>> begin Material shown
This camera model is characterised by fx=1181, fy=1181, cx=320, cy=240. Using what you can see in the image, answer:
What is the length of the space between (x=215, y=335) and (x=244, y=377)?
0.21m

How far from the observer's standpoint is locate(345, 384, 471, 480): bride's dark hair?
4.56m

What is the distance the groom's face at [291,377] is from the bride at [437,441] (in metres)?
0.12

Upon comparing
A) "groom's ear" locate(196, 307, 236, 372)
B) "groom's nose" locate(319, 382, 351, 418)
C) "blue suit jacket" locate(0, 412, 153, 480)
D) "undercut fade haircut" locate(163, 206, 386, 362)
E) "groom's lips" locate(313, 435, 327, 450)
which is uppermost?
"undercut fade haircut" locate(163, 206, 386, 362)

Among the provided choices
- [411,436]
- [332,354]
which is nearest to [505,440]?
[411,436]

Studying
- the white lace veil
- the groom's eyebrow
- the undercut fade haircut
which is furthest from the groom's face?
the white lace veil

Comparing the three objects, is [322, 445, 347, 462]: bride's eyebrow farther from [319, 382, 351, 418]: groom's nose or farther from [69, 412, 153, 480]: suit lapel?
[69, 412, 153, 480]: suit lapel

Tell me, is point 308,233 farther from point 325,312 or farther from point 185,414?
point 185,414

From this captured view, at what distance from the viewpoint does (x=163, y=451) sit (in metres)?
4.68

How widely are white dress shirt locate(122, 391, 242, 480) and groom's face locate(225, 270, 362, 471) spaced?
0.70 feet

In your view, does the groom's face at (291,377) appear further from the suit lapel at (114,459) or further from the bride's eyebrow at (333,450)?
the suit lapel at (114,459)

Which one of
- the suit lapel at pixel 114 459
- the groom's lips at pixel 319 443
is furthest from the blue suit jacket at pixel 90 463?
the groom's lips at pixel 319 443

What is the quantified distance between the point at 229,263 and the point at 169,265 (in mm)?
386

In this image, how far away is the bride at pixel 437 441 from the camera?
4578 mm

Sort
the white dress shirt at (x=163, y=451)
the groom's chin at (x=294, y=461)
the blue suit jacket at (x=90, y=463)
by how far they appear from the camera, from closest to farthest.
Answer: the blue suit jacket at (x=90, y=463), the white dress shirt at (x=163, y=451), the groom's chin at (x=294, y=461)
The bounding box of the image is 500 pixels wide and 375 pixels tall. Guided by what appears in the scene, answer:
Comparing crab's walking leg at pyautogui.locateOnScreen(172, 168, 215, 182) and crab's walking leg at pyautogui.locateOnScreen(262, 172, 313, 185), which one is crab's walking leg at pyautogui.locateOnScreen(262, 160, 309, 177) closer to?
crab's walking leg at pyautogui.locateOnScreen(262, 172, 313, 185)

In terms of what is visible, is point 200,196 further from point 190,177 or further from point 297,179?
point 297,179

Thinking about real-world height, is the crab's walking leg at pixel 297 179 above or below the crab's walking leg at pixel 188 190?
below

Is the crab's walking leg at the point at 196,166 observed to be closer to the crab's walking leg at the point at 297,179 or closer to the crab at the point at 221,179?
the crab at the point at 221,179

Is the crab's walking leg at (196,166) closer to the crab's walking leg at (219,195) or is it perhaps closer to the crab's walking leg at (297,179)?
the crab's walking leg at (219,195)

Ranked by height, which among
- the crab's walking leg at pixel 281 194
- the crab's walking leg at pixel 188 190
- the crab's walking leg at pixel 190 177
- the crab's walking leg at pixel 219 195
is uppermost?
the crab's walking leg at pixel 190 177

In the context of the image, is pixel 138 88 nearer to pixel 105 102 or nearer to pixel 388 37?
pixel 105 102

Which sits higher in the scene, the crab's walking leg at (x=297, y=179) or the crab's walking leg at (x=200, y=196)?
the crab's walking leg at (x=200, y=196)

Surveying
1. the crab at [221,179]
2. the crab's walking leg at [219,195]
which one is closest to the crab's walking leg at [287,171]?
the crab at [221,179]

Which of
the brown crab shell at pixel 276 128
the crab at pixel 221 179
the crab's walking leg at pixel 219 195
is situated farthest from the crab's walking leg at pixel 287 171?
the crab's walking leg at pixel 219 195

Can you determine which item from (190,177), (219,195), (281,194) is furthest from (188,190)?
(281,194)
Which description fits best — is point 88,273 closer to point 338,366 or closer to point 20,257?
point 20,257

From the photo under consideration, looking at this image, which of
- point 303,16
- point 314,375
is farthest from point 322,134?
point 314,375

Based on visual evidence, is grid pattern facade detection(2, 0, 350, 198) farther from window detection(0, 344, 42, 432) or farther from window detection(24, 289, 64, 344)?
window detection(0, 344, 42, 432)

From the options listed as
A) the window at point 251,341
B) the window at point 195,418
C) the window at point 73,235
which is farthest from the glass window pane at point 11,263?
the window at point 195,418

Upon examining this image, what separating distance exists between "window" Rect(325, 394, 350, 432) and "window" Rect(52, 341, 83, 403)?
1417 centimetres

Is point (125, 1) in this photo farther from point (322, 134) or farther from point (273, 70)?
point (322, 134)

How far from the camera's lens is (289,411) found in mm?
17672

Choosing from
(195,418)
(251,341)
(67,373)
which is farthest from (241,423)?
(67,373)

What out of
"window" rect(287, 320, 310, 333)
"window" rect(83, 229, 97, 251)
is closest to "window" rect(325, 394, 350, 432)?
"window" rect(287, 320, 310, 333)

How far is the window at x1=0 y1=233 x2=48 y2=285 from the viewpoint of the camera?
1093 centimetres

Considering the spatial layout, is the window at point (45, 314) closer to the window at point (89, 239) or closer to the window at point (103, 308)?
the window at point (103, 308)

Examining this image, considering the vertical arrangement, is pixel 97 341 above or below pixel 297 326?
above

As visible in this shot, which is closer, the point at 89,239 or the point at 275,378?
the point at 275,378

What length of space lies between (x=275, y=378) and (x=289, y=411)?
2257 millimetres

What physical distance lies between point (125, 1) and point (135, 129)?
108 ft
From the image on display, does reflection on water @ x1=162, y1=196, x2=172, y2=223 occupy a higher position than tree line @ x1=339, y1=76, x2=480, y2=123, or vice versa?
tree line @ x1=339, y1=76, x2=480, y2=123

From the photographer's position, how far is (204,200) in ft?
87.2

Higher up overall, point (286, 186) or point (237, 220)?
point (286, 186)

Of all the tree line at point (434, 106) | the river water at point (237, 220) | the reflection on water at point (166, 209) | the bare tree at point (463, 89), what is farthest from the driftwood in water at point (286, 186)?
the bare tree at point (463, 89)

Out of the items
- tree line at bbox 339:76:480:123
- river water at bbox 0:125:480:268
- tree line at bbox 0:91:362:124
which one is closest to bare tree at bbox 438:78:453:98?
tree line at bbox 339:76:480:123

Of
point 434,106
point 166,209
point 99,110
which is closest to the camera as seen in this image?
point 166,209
>> end Material shown
#### What the exercise asks
Output each line of the data above as one string in a JSON list, omitting blank lines.

#### Finished exercise
[
  "This camera model is characterised by fx=1181, fy=1181, cx=320, cy=240. Using what you can see in the image, answer:",
  "What is the length of the space between (x=215, y=335) and (x=244, y=377)?",
  "0.21m",
  "How far from the observer's standpoint is locate(345, 384, 471, 480): bride's dark hair?",
  "4.56m",
  "What is the distance the groom's face at [291,377] is from the bride at [437,441] (in metres)?",
  "0.12",
  "Upon comparing",
  "A) \"groom's ear\" locate(196, 307, 236, 372)",
  "B) \"groom's nose\" locate(319, 382, 351, 418)",
  "C) \"blue suit jacket\" locate(0, 412, 153, 480)",
  "D) \"undercut fade haircut\" locate(163, 206, 386, 362)",
  "E) \"groom's lips\" locate(313, 435, 327, 450)",
  "which is uppermost?",
  "\"undercut fade haircut\" locate(163, 206, 386, 362)",
  "Among the provided choices",
  "- [411,436]",
  "- [332,354]",
  "which is nearest to [505,440]?",
  "[411,436]",
  "Studying",
  "- the white lace veil",
  "- the groom's eyebrow",
  "- the undercut fade haircut",
  "which is furthest from the groom's face?",
  "the white lace veil",
  "Comparing the three objects, is [322, 445, 347, 462]: bride's eyebrow farther from [319, 382, 351, 418]: groom's nose or farther from [69, 412, 153, 480]: suit lapel?",
  "[69, 412, 153, 480]: suit lapel",
  "Tell me, is point 308,233 farther from point 325,312 or farther from point 185,414?",
  "point 185,414",
  "From this captured view, at what distance from the viewpoint does (x=163, y=451) sit (in metres)?",
  "4.68",
  "How widely are white dress shirt locate(122, 391, 242, 480) and groom's face locate(225, 270, 362, 471) spaced?",
  "0.70 feet",
  "In your view, does the groom's face at (291,377) appear further from the suit lapel at (114,459) or further from the bride's eyebrow at (333,450)?",
  "the suit lapel at (114,459)",
  "Which one of",
  "- the suit lapel at pixel 114 459",
  "- the groom's lips at pixel 319 443",
  "is furthest from the blue suit jacket at pixel 90 463?",
  "the groom's lips at pixel 319 443",
  "What is the quantified distance between the point at 229,263 and the point at 169,265 (in mm)?",
  "386",
  "In this image, how far away is the bride at pixel 437 441 from the camera?",
  "4578 mm",
  "Sort",
  "the white dress shirt at (x=163, y=451)",
  "the groom's chin at (x=294, y=461)",
  "the blue suit jacket at (x=90, y=463)",
  "by how far they appear from the camera, from closest to farthest.",
  "Answer: the blue suit jacket at (x=90, y=463), the white dress shirt at (x=163, y=451), the groom's chin at (x=294, y=461)",
  "The bounding box of the image is 500 pixels wide and 375 pixels tall. Guided by what appears in the scene, answer:",
  "Comparing crab's walking leg at pyautogui.locateOnScreen(172, 168, 215, 182) and crab's walking leg at pyautogui.locateOnScreen(262, 172, 313, 185), which one is crab's walking leg at pyautogui.locateOnScreen(262, 160, 309, 177) closer to?",
  "crab's walking leg at pyautogui.locateOnScreen(262, 172, 313, 185)",
  "In terms of what is visible, is point 200,196 further from point 190,177 or further from point 297,179?",
  "point 297,179",
  "Thinking about real-world height, is the crab's walking leg at pixel 297 179 above or below the crab's walking leg at pixel 188 190?",
  "below",
  "Is the crab's walking leg at the point at 196,166 observed to be closer to the crab's walking leg at the point at 297,179 or closer to the crab at the point at 221,179?",
  "the crab at the point at 221,179",
  "Is the crab's walking leg at (196,166) closer to the crab's walking leg at (219,195) or is it perhaps closer to the crab's walking leg at (297,179)?",
  "the crab's walking leg at (219,195)",
  "Ranked by height, which among",
  "- the crab's walking leg at pixel 281 194",
  "- the crab's walking leg at pixel 188 190",
  "- the crab's walking leg at pixel 190 177",
  "- the crab's walking leg at pixel 219 195",
  "is uppermost?",
  "the crab's walking leg at pixel 190 177",
  "In the context of the image, is pixel 138 88 nearer to pixel 105 102 or nearer to pixel 388 37?",
  "pixel 105 102",
  "Which sits higher in the scene, the crab's walking leg at (x=297, y=179) or the crab's walking leg at (x=200, y=196)?",
  "the crab's walking leg at (x=200, y=196)",
  "Surveying",
  "1. the crab at [221,179]",
  "2. the crab's walking leg at [219,195]",
  "which one is closest to the crab's walking leg at [287,171]?",
  "the crab at [221,179]",
  "Which of",
  "the brown crab shell at pixel 276 128",
  "the crab at pixel 221 179",
  "the crab's walking leg at pixel 219 195",
  "is situated farthest from the crab's walking leg at pixel 287 171?",
  "the crab's walking leg at pixel 219 195",
  "Can you determine which item from (190,177), (219,195), (281,194) is furthest from (188,190)?",
  "(281,194)",
  "Which description fits best — is point 88,273 closer to point 338,366 or closer to point 20,257?",
  "point 20,257",
  "From the photo under consideration, looking at this image, which of",
  "- point 303,16",
  "- point 314,375",
  "is farthest from point 322,134?",
  "point 314,375",
  "Based on visual evidence, is grid pattern facade detection(2, 0, 350, 198) farther from window detection(0, 344, 42, 432) or farther from window detection(24, 289, 64, 344)?",
  "window detection(0, 344, 42, 432)",
  "From the options listed as",
  "A) the window at point 251,341",
  "B) the window at point 195,418",
  "C) the window at point 73,235",
  "which is farthest from the glass window pane at point 11,263?",
  "the window at point 195,418",
  "Upon examining this image, what separating distance exists between \"window\" Rect(325, 394, 350, 432) and \"window\" Rect(52, 341, 83, 403)?",
  "1417 centimetres",
  "Is point (125, 1) in this photo farther from point (322, 134) or farther from point (273, 70)?",
  "point (322, 134)",
  "How far from the camera's lens is (289,411) found in mm?",
  "17672",
  "Choosing from",
  "(195,418)",
  "(251,341)",
  "(67,373)",
  "which is farthest from (241,423)?",
  "(67,373)",
  "What out of",
  "\"window\" rect(287, 320, 310, 333)",
  "\"window\" rect(83, 229, 97, 251)",
  "is closest to \"window\" rect(325, 394, 350, 432)?",
  "\"window\" rect(287, 320, 310, 333)",
  "How far is the window at x1=0 y1=233 x2=48 y2=285 from the viewpoint of the camera?",
  "1093 centimetres",
  "Considering the spatial layout, is the window at point (45, 314) closer to the window at point (89, 239) or closer to the window at point (103, 308)?",
  "the window at point (103, 308)",
  "Examining this image, considering the vertical arrangement, is pixel 97 341 above or below pixel 297 326?",
  "above",
  "As visible in this shot, which is closer, the point at 89,239 or the point at 275,378?",
  "the point at 275,378",
  "What length of space lies between (x=275, y=378) and (x=289, y=411)?",
  "2257 millimetres",
  "What physical distance lies between point (125, 1) and point (135, 129)?",
  "108 ft",
  "From the image on display, does reflection on water @ x1=162, y1=196, x2=172, y2=223 occupy a higher position than tree line @ x1=339, y1=76, x2=480, y2=123, or vice versa?",
  "tree line @ x1=339, y1=76, x2=480, y2=123",
  "From the photographer's position, how far is (204,200) in ft?",
  "87.2",
  "Higher up overall, point (286, 186) or point (237, 220)?",
  "point (286, 186)",
  "Of all the tree line at point (434, 106) | the river water at point (237, 220) | the reflection on water at point (166, 209) | the bare tree at point (463, 89), what is farthest from the driftwood in water at point (286, 186)?",
  "the bare tree at point (463, 89)",
  "Out of the items",
  "- tree line at bbox 339:76:480:123",
  "- river water at bbox 0:125:480:268",
  "- tree line at bbox 0:91:362:124",
  "which one is closest to bare tree at bbox 438:78:453:98?",
  "tree line at bbox 339:76:480:123",
  "Of",
  "point 434,106",
  "point 166,209",
  "point 99,110",
  "which is closest to the camera as seen in this image?",
  "point 166,209"
]